Another witness, Bill Bohannan, told the Waco Tribune-Herald: “It knocked us into the car. . . Every house within about four blocks is blown apart.”
In the hours after the blast, residents wandered the dark, windy streets searching for shelter. Among them was Julie Zahirniako, who said she and her son, Anthony, had been at a school playground near the plant when the explosion hit.
The explosion threw her son four feet in the air, breaking his ribs. She said she saw people running from the nursing home, and the roof of the school lifted into the sky.
“Hit the ground, hit the ground,” Zahirniako heard a neighbour yell.
“The fire was so high,” she said. “It was just as loud as it could be. The ground and everything was shaking.”
William Burch and his wife, a retired Air Force nurse, entered the damaged nursing home before first-responders arrived.

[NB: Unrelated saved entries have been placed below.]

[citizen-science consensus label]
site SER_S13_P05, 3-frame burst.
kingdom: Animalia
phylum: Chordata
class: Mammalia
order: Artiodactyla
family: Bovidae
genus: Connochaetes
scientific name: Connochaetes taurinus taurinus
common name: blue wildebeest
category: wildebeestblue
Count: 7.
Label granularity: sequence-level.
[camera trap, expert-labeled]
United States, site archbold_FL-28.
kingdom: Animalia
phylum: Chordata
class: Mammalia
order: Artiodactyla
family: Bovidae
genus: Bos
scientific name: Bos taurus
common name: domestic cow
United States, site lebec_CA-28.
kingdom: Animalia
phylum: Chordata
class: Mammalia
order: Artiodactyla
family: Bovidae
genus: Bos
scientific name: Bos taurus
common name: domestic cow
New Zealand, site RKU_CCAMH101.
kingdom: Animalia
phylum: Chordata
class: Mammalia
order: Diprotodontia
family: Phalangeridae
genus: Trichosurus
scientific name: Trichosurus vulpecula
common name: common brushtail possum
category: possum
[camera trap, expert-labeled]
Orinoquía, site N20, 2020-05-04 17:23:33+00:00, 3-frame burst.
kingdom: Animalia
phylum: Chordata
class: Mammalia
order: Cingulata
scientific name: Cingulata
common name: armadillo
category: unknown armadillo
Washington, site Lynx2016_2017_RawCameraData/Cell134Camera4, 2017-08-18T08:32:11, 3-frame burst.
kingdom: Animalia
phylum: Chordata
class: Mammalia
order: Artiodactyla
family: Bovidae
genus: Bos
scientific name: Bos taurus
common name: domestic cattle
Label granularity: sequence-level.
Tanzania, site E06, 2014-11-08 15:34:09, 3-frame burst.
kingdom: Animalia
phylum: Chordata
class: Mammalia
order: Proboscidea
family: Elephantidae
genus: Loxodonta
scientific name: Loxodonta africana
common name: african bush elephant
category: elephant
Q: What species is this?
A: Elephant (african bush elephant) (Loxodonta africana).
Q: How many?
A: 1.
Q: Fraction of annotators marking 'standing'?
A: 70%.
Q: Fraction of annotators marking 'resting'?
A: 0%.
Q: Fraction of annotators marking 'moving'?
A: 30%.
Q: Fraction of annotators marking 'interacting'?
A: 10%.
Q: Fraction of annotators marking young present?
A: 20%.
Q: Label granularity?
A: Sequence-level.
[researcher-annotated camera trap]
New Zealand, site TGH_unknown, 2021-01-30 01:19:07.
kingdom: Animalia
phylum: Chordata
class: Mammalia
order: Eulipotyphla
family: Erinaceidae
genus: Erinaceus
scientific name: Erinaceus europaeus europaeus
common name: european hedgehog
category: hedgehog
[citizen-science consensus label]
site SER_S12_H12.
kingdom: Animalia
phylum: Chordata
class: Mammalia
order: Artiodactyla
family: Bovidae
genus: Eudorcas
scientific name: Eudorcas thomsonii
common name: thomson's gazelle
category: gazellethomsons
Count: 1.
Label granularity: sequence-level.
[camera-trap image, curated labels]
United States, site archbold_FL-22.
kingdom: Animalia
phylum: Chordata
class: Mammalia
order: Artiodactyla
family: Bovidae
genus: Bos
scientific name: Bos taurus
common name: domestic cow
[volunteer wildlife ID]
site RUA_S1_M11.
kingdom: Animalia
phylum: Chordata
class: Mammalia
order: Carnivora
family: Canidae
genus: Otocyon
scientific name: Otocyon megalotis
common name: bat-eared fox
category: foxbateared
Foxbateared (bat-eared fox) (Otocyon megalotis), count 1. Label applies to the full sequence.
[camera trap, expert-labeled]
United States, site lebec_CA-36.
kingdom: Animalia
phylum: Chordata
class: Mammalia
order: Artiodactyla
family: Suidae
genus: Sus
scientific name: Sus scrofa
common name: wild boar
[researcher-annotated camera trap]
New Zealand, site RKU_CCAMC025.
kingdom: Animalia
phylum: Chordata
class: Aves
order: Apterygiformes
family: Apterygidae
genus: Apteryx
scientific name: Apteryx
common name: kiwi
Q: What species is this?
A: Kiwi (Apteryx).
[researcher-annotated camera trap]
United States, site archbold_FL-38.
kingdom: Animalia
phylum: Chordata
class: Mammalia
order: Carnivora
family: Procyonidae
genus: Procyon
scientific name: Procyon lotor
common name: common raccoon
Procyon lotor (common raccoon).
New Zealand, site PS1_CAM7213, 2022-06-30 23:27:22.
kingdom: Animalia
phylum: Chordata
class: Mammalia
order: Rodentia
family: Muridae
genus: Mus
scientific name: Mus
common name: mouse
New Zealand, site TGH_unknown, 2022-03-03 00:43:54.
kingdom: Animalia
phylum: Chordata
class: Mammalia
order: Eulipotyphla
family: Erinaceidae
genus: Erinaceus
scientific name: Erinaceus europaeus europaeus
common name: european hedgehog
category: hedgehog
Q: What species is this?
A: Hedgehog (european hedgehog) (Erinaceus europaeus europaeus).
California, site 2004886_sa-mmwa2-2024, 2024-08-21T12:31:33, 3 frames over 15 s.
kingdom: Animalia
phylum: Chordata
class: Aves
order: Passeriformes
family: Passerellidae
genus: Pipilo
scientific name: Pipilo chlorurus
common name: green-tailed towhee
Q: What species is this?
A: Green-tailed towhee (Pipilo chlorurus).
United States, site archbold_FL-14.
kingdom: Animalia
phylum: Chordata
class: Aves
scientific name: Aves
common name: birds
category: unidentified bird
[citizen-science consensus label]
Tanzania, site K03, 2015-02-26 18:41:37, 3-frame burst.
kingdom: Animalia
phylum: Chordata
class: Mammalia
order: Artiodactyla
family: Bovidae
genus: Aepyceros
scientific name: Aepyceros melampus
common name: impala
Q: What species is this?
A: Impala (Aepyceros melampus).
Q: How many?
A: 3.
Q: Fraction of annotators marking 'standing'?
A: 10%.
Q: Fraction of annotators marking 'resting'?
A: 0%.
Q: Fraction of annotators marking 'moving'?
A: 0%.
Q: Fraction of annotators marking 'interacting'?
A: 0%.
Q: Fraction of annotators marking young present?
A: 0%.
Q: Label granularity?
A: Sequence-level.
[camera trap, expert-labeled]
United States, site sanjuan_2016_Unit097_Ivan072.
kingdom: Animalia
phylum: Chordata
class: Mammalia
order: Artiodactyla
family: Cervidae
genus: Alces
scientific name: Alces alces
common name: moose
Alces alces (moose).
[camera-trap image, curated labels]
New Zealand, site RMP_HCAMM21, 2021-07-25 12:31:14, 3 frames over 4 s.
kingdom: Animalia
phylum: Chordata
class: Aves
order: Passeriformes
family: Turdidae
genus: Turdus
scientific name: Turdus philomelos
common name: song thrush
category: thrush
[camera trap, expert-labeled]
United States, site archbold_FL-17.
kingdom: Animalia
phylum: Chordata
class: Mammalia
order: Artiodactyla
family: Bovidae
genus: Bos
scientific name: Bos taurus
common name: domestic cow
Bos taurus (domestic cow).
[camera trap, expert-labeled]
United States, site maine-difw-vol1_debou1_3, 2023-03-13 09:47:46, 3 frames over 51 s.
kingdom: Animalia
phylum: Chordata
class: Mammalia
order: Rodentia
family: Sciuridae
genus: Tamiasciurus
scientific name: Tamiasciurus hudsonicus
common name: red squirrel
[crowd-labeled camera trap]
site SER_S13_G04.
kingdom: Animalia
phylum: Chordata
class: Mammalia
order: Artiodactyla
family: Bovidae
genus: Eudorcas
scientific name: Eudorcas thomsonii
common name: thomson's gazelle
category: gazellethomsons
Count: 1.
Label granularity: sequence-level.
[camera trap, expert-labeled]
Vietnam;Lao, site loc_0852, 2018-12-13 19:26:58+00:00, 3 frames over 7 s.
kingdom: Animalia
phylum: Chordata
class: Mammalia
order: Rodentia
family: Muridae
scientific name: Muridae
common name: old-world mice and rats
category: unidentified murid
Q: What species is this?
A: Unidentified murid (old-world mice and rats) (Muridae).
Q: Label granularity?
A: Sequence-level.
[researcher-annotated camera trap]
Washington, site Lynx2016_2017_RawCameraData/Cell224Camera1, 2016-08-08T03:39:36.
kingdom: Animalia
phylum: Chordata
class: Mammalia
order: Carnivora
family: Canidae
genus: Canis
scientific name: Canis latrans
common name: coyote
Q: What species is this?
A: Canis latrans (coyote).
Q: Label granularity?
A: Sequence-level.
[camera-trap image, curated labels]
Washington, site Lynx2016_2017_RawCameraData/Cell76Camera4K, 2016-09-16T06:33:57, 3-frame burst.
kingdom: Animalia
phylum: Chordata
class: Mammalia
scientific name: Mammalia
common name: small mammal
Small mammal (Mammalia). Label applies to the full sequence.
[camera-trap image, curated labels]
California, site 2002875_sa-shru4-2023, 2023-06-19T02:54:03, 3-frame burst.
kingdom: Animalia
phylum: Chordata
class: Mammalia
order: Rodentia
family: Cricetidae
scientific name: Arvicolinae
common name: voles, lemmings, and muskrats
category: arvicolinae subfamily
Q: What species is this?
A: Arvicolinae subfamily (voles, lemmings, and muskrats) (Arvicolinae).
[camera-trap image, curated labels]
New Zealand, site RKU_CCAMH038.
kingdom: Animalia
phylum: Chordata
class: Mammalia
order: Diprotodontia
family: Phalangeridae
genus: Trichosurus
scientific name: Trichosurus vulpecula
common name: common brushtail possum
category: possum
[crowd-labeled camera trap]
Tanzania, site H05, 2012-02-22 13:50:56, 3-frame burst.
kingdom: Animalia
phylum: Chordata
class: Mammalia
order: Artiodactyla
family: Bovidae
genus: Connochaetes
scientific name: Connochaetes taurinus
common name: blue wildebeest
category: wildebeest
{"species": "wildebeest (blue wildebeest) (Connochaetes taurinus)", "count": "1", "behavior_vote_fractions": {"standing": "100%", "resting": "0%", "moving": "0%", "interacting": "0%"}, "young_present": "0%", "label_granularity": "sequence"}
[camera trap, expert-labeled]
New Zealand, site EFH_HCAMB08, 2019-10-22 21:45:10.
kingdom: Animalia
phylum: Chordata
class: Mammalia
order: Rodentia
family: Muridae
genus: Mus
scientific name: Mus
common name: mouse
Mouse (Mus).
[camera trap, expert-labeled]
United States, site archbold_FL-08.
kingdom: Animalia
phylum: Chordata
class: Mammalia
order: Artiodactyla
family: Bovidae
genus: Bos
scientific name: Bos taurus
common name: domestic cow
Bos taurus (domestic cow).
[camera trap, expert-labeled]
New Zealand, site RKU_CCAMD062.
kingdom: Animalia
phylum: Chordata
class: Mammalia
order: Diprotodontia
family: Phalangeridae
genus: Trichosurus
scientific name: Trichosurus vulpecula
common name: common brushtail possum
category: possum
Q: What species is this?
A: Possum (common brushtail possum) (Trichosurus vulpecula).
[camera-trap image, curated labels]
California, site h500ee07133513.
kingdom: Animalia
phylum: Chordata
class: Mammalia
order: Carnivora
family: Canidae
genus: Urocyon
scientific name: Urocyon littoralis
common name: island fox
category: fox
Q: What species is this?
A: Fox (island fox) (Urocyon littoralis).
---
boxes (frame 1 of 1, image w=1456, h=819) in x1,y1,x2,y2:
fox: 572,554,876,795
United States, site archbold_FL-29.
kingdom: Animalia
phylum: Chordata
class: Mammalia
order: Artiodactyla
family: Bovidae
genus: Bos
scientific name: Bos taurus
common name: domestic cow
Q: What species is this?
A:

They split up, searched separate wings and found residents in wheelchairs trapped in their rooms. The halls were dark, and the ceilings had collapsed. Water filled the hallways. Electrical wires hung eerily from the ceilings.
“They had Sheetrock that was on top of them. You had to remove that,” Burch said. It was “completely chaotic.”
Erick Perez was playing basketball at a nearby school when the fire started. He and his friends thought nothing of it at first, but about a half-hour later, the smoke changed colour. The blast threw him, his nephew and others to the ground and showered the area with hot embers, shrapnel and debris. “The explosion was like nothing I’ve ever seen before. This town is hurt really bad.”
Witness Kevin Smith said he had just climbed the stairs to the second floor of his home when he felt the blast.
“The house exploded. It was just a bright flash and a roar, I thought it was lightning striking the house,” Smith said.
“I felt myself flying through the air about 10 feet, and it took a second or two to realise that the roof had caved in on me so I knew it wasn’t lightning.”
Jason Shelton, 33, a father of two who lives less than a mile from the plant, said he heard fire trucks heading toward the facility five minutes before the explosion and felt the blast as he stood on his front porch.